抽出テキスト —

本来なら善良と正義を目指す閉鎖された集団が結果的に社会と対立してしてしまい破局を迎えるというテーマ性は、同作者がオウム真理教事件を下敷きにした『ビリーバーズ』(小学館、一九九九)と通底するものがある。しかし本作はドキュメンタリータッチとも言えるような史実に沿った構成を持っているのが特徴で、これにくらべれば『ビリーバーズ』ははるかにフィクションとして自由に記述されていると言っていいだろう。本作では折りにつけ、膨大な登場人物に対するナレーションとして、その人物や逮捕や殺害死という「結末」を迎えるまでの残り時間が記され、また殺害される人物については死亡の時系列順にナンバリングが施される。これによって、物語に登場する学生たちが青春を謳歌しているシーンであろうと革命思想に耽溺しているシーンであろうと、または平凡に食事を採っているシーンであろうと、彼らにはわずかな時間しか残されておらず、早晩破局を迎えるということが読者には強く意識される仕組みになっている。この冷ややかな演出は実にうまい。人物が予定通りに殺害された瞬間、つまり死体となって「結末」を迎えた瞬間にナンバリングが消されるなどのシニカルなやり方も含めて山本直樹らしいものだと言っていいだろう。この仕掛け自体が、物語を読ませる原動力となっている。

提供資料 —
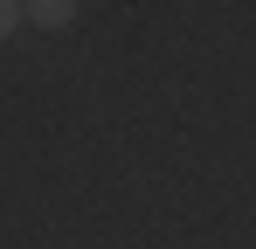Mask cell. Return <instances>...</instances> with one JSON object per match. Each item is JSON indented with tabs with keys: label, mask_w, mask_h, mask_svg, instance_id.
<instances>
[{
	"label": "cell",
	"mask_w": 256,
	"mask_h": 249,
	"mask_svg": "<svg viewBox=\"0 0 256 249\" xmlns=\"http://www.w3.org/2000/svg\"><path fill=\"white\" fill-rule=\"evenodd\" d=\"M14 21H21V7H7V0H0V35H14Z\"/></svg>",
	"instance_id": "cell-2"
},
{
	"label": "cell",
	"mask_w": 256,
	"mask_h": 249,
	"mask_svg": "<svg viewBox=\"0 0 256 249\" xmlns=\"http://www.w3.org/2000/svg\"><path fill=\"white\" fill-rule=\"evenodd\" d=\"M21 14H35L42 28H70V21H76V7H70V0H42V7H21Z\"/></svg>",
	"instance_id": "cell-1"
}]
</instances>
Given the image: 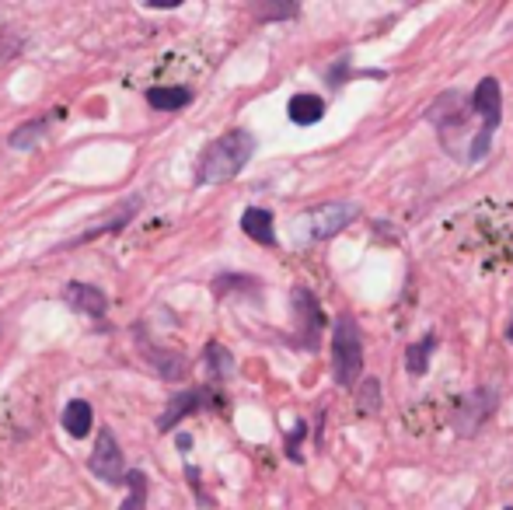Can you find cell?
<instances>
[{
  "mask_svg": "<svg viewBox=\"0 0 513 510\" xmlns=\"http://www.w3.org/2000/svg\"><path fill=\"white\" fill-rule=\"evenodd\" d=\"M203 364H206V374H210L213 381H227L234 374V357H231V350L227 346H220V343H206V350H203Z\"/></svg>",
  "mask_w": 513,
  "mask_h": 510,
  "instance_id": "cell-18",
  "label": "cell"
},
{
  "mask_svg": "<svg viewBox=\"0 0 513 510\" xmlns=\"http://www.w3.org/2000/svg\"><path fill=\"white\" fill-rule=\"evenodd\" d=\"M147 105L158 112H178L192 102V91L182 88V84H161V88H147Z\"/></svg>",
  "mask_w": 513,
  "mask_h": 510,
  "instance_id": "cell-16",
  "label": "cell"
},
{
  "mask_svg": "<svg viewBox=\"0 0 513 510\" xmlns=\"http://www.w3.org/2000/svg\"><path fill=\"white\" fill-rule=\"evenodd\" d=\"M332 374L342 388H353L363 374V332L353 315H339L332 329Z\"/></svg>",
  "mask_w": 513,
  "mask_h": 510,
  "instance_id": "cell-2",
  "label": "cell"
},
{
  "mask_svg": "<svg viewBox=\"0 0 513 510\" xmlns=\"http://www.w3.org/2000/svg\"><path fill=\"white\" fill-rule=\"evenodd\" d=\"M472 109L475 116L482 119V130L475 133L472 151H468V161H482L489 154V144H493L496 126L503 123V88L496 77H482L479 88L472 91Z\"/></svg>",
  "mask_w": 513,
  "mask_h": 510,
  "instance_id": "cell-3",
  "label": "cell"
},
{
  "mask_svg": "<svg viewBox=\"0 0 513 510\" xmlns=\"http://www.w3.org/2000/svg\"><path fill=\"white\" fill-rule=\"evenodd\" d=\"M294 311H297V322H301L304 346H315L318 336H322L325 315H322V308H318L315 294H311L308 287H297L294 290Z\"/></svg>",
  "mask_w": 513,
  "mask_h": 510,
  "instance_id": "cell-12",
  "label": "cell"
},
{
  "mask_svg": "<svg viewBox=\"0 0 513 510\" xmlns=\"http://www.w3.org/2000/svg\"><path fill=\"white\" fill-rule=\"evenodd\" d=\"M126 486H130V497L119 504V510H147V490H151V483H147V472L133 469L130 479H126Z\"/></svg>",
  "mask_w": 513,
  "mask_h": 510,
  "instance_id": "cell-20",
  "label": "cell"
},
{
  "mask_svg": "<svg viewBox=\"0 0 513 510\" xmlns=\"http://www.w3.org/2000/svg\"><path fill=\"white\" fill-rule=\"evenodd\" d=\"M259 140L248 130H227L220 133L213 144H206V151L196 161V182L199 186H220L231 182L234 175H241V168L252 161Z\"/></svg>",
  "mask_w": 513,
  "mask_h": 510,
  "instance_id": "cell-1",
  "label": "cell"
},
{
  "mask_svg": "<svg viewBox=\"0 0 513 510\" xmlns=\"http://www.w3.org/2000/svg\"><path fill=\"white\" fill-rule=\"evenodd\" d=\"M63 301L88 318H105V311H109V297H105V290L95 287V283H81V280L67 283V287H63Z\"/></svg>",
  "mask_w": 513,
  "mask_h": 510,
  "instance_id": "cell-11",
  "label": "cell"
},
{
  "mask_svg": "<svg viewBox=\"0 0 513 510\" xmlns=\"http://www.w3.org/2000/svg\"><path fill=\"white\" fill-rule=\"evenodd\" d=\"M297 7L294 4H259L255 7V18L259 21H276V18H294Z\"/></svg>",
  "mask_w": 513,
  "mask_h": 510,
  "instance_id": "cell-22",
  "label": "cell"
},
{
  "mask_svg": "<svg viewBox=\"0 0 513 510\" xmlns=\"http://www.w3.org/2000/svg\"><path fill=\"white\" fill-rule=\"evenodd\" d=\"M507 339L513 343V315H510V322H507Z\"/></svg>",
  "mask_w": 513,
  "mask_h": 510,
  "instance_id": "cell-25",
  "label": "cell"
},
{
  "mask_svg": "<svg viewBox=\"0 0 513 510\" xmlns=\"http://www.w3.org/2000/svg\"><path fill=\"white\" fill-rule=\"evenodd\" d=\"M304 434H308V423L301 420V423L294 427V434L287 437V455H290V462H301V451H297V448H301Z\"/></svg>",
  "mask_w": 513,
  "mask_h": 510,
  "instance_id": "cell-23",
  "label": "cell"
},
{
  "mask_svg": "<svg viewBox=\"0 0 513 510\" xmlns=\"http://www.w3.org/2000/svg\"><path fill=\"white\" fill-rule=\"evenodd\" d=\"M18 46H21V42L14 39V35L7 32V28H0V63H4L7 56H11V53H14V49H18Z\"/></svg>",
  "mask_w": 513,
  "mask_h": 510,
  "instance_id": "cell-24",
  "label": "cell"
},
{
  "mask_svg": "<svg viewBox=\"0 0 513 510\" xmlns=\"http://www.w3.org/2000/svg\"><path fill=\"white\" fill-rule=\"evenodd\" d=\"M472 112H475L472 98H465L461 91H444V95L430 105L426 119L437 126V133L444 137V144H447V140H451V133L465 130V123H468V116H472Z\"/></svg>",
  "mask_w": 513,
  "mask_h": 510,
  "instance_id": "cell-7",
  "label": "cell"
},
{
  "mask_svg": "<svg viewBox=\"0 0 513 510\" xmlns=\"http://www.w3.org/2000/svg\"><path fill=\"white\" fill-rule=\"evenodd\" d=\"M493 409H496L493 388H472V392L458 395V402H454V416H451L454 434L475 437L482 430V423L493 416Z\"/></svg>",
  "mask_w": 513,
  "mask_h": 510,
  "instance_id": "cell-5",
  "label": "cell"
},
{
  "mask_svg": "<svg viewBox=\"0 0 513 510\" xmlns=\"http://www.w3.org/2000/svg\"><path fill=\"white\" fill-rule=\"evenodd\" d=\"M88 472L95 479H102L105 486H126V479H130L123 462V448H119L116 434L109 427H102V434H98L95 451L88 458Z\"/></svg>",
  "mask_w": 513,
  "mask_h": 510,
  "instance_id": "cell-6",
  "label": "cell"
},
{
  "mask_svg": "<svg viewBox=\"0 0 513 510\" xmlns=\"http://www.w3.org/2000/svg\"><path fill=\"white\" fill-rule=\"evenodd\" d=\"M217 406V395L210 392V388H189V392H175L168 399L165 413L158 416V430L161 434H168V430H175L182 420H189L192 413H203V409H213Z\"/></svg>",
  "mask_w": 513,
  "mask_h": 510,
  "instance_id": "cell-9",
  "label": "cell"
},
{
  "mask_svg": "<svg viewBox=\"0 0 513 510\" xmlns=\"http://www.w3.org/2000/svg\"><path fill=\"white\" fill-rule=\"evenodd\" d=\"M60 116H63V109L56 112V116H39V119H28V123H21L18 130L7 137V147H11V151H32V147L46 137L49 126H53Z\"/></svg>",
  "mask_w": 513,
  "mask_h": 510,
  "instance_id": "cell-14",
  "label": "cell"
},
{
  "mask_svg": "<svg viewBox=\"0 0 513 510\" xmlns=\"http://www.w3.org/2000/svg\"><path fill=\"white\" fill-rule=\"evenodd\" d=\"M140 336V353H144V360L154 367V371L161 374L165 381H182L185 374H189V360L182 357V353L175 350H165V346H154L151 339L144 336V329H137Z\"/></svg>",
  "mask_w": 513,
  "mask_h": 510,
  "instance_id": "cell-10",
  "label": "cell"
},
{
  "mask_svg": "<svg viewBox=\"0 0 513 510\" xmlns=\"http://www.w3.org/2000/svg\"><path fill=\"white\" fill-rule=\"evenodd\" d=\"M381 409V381L370 378L360 388V413H377Z\"/></svg>",
  "mask_w": 513,
  "mask_h": 510,
  "instance_id": "cell-21",
  "label": "cell"
},
{
  "mask_svg": "<svg viewBox=\"0 0 513 510\" xmlns=\"http://www.w3.org/2000/svg\"><path fill=\"white\" fill-rule=\"evenodd\" d=\"M360 217V207L349 200H329V203H318V207H311L308 214L301 217L304 231H308L311 242H329V238L342 235V231L349 228V224Z\"/></svg>",
  "mask_w": 513,
  "mask_h": 510,
  "instance_id": "cell-4",
  "label": "cell"
},
{
  "mask_svg": "<svg viewBox=\"0 0 513 510\" xmlns=\"http://www.w3.org/2000/svg\"><path fill=\"white\" fill-rule=\"evenodd\" d=\"M63 430H67L70 437H77V441H84V437L91 434V427H95V409H91L88 399H74L67 402V409H63Z\"/></svg>",
  "mask_w": 513,
  "mask_h": 510,
  "instance_id": "cell-15",
  "label": "cell"
},
{
  "mask_svg": "<svg viewBox=\"0 0 513 510\" xmlns=\"http://www.w3.org/2000/svg\"><path fill=\"white\" fill-rule=\"evenodd\" d=\"M433 346H437V339H433V336H423V339H416V343H412L409 350H405V367H409L412 378L426 374V367H430Z\"/></svg>",
  "mask_w": 513,
  "mask_h": 510,
  "instance_id": "cell-19",
  "label": "cell"
},
{
  "mask_svg": "<svg viewBox=\"0 0 513 510\" xmlns=\"http://www.w3.org/2000/svg\"><path fill=\"white\" fill-rule=\"evenodd\" d=\"M287 116H290V123H297V126H315L318 119L325 116V102L318 95H311V91H301V95L290 98Z\"/></svg>",
  "mask_w": 513,
  "mask_h": 510,
  "instance_id": "cell-17",
  "label": "cell"
},
{
  "mask_svg": "<svg viewBox=\"0 0 513 510\" xmlns=\"http://www.w3.org/2000/svg\"><path fill=\"white\" fill-rule=\"evenodd\" d=\"M144 210V196H126V200H119L116 207H112V214L109 217H98L95 224H91L88 231H81V235L74 238V242H67V245H60L56 252H63V249H70V245H84V242H95V238H102V235H116V231H123L126 224H133V217Z\"/></svg>",
  "mask_w": 513,
  "mask_h": 510,
  "instance_id": "cell-8",
  "label": "cell"
},
{
  "mask_svg": "<svg viewBox=\"0 0 513 510\" xmlns=\"http://www.w3.org/2000/svg\"><path fill=\"white\" fill-rule=\"evenodd\" d=\"M241 231H245L252 242L266 245V249H273L276 245V224H273V214L262 207H248L245 214H241Z\"/></svg>",
  "mask_w": 513,
  "mask_h": 510,
  "instance_id": "cell-13",
  "label": "cell"
}]
</instances>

課題一覧 —
(1) 抽出テキストのうち、「本来なら善良と正義を目指す閉」から始まり「読ませる原動力となっている。」で終わる部分を書き出しなさい。その際、「読者」を「読み手」に入れ替えること。
(2) 次の(a)〜(c)が抽出テキストの内容と合っているかどうかを、それぞれ「はい」か「いいえ」で答えなさい。判断の根拠となる抽出テキストの語句も、そのまま引用して示すこと。
(a) 本作は史実に沿った構成を持っている。
(b) 『ビリーバーズ』は本作よりも史実に忠実に描かれている。
(c) 殺害される人物には、死亡の時系列順にナンバリングが施される。

解答 —
(1)
本来なら善良と正義を目指す閉鎖された集団が結果的に社会と対立してしてしまい破局を迎えるというテーマ性は、同作者がオウム真理教事件を下敷きにした『ビリーバーズ』(小学館、一九九九)と通底するものがある。しかし本作はドキュメンタリータッチとも言えるような史実に沿った構成を持っているのが特徴で、これにくらべれば『ビリーバーズ』ははるかにフィクションとして自由に記述されていると言っていいだろう。本作では折りにつけ、膨大な登場人物に対するナレーションとして、その人物や逮捕や殺害死という「結末」を迎えるまでの残り時間が記され、また殺害される人物については死亡の時系列順にナンバリングが施される。これによって、物語に登場する学生たちが青春を謳歌しているシーンであろうと革命思想に耽溺しているシーンであろうと、または平凡に食事を採っているシーンであろうと、彼らにはわずかな時間しか残されておらず、早晩破局を迎えるということが読み手には強く意識される仕組みになっている。この冷ややかな演出は実にうまい。人物が予定通りに殺害された瞬間、つまり死体となって「結末」を迎えた瞬間にナンバリングが消されるなどのシニカルなやり方も含めて山本直樹らしいものだと言っていいだろう。この仕掛け自体が、物語を読ませる原動力となっている。

(2)
(a) はい。「本作はドキュメンタリータッチとも言えるような史実に沿った構成を持っているのが特徴」
(b) いいえ。「『ビリーバーズ』ははるかにフィクションとして自由に記述されている」
(c) はい。「殺害される人物については死亡の時系列順にナンバリングが施される」